YukosSibneft to orbit Russia as global player

Bernard Besserglik, Agence France-Presse, Moscow

Russian officials are talking up the creation of the oil supermajor YukosSibneft in the merger last week of Russia's second- and fifth-ranked hydrocarbons producers as a sign of the country's growing competitiveness in the global economy.

With January-March oil production up 11 percent from a year earlier, according to unofficial figures reported on Wednesday, and plans for two new export pipelines to be announced shortly, the oil industry is seen as the Russian economy's best bet for a long-term success story.

"This is a significant event," Prime Minister Mikhail Kasyanov said on learning of the Yukos-Sibneft merger that creates the world's fourth-largest private hydrocarbons producer with a market capitalization of US$35 billion (32 billion euros).

Russia needs giant companies as flagships of its economy, he said, praising the "aggressive management" of the merged companies, a consideration he said would help the new oil giant to stake out a greater share of world markets.

Analysts have generally approved the $15 billion merger, arguing that Russia's possession of a strategic player in the global oil industry will give its businesses greater clout worldwide.

Semyon Vainshtok, head of the Transneft company that controls Russia's huge system of oil pipelines, noted that the advantages of the new company would include the slashing of production costs, technology upgrades, an increase in oil productivity and a boost to scientific research.

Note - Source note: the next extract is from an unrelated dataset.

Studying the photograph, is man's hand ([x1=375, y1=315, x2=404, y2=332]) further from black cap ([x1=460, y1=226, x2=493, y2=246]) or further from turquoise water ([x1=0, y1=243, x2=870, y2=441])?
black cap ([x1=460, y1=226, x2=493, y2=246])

"The new company will be the most energetic business in Russia, and technologically the most aggressive," he said, as quoted by the ITAR-TASS news agency.

Although the immediate objective may have been defensive, with Yukos aiming to prevent Sibneft being acquired by an international major, Troika Dialog analyst Valery Nesterov told AFP, the merger "come at the right time, boosting the economy as a whole."

The new company "will be able to influence global oil policy," he noted, while analyst Bulat Karimov with the Aton brokerage group believed the merger meant "the Russian oil industry will be seen differently now."

The consolidation of the Russian oil industry is proceeding apace, analysts agreed, Pavel Kushnir of United Financial Group predicting that there would eventually be just three Russian majors: YukosSibneft, the BP-TNK joint venture formed following BP's $6.75 billion investment in February, and LUKoil.

However the Russian oil industry had yet even to catch up with the power it enjoyed in the Soviet era, Kushnir warned.

"Its main problem is the lack of export infrastructure," he noted.

The Russian authorities have been seeking foreign investment to upgrade infrastructure, and in November LUKoil, Yukos, TNK, and Sibneft signed an initial agreement to build an Arctic export terminal at the northwestern port of Murmansk that would allow them to boost shipments to the United States.

The oil ministry is due shortly to finalize plans for the construction of two new pipelines to Asia, one to China and the other to the Sea of Japan, although the details are pending the results of a feasibility study to be announced by the end of this month.

Yukos has until now argued for priority to be given to the pipeline from Angarsk, the easternmost point of the Russian oil pipeline complex, to the Chinese city of Daqang, although the route to Nakhodka, on the Pacific coast, would boost prospects of oil sales to Japan.

Both Asian countries are keen to increase the flow of Russian oil in order to reduce their dependence on supplies from the Middle East.

The Nakhodka route would also open up the prospect of increased sales to the United States, which currently takes less than one percent of its total imports from Russia.

The Murmansk route could raise this figure to as much as 10 percent, and the Nakhodka pipeline raise this even further.

Already owning the world's third-biggest proven oil and gas reserves, YukosSibneft will be virtually immune from hostile takeover and free to develop new upstream projects such as exploring for new deposits in eastern Siberia and in the Caspian Sea region.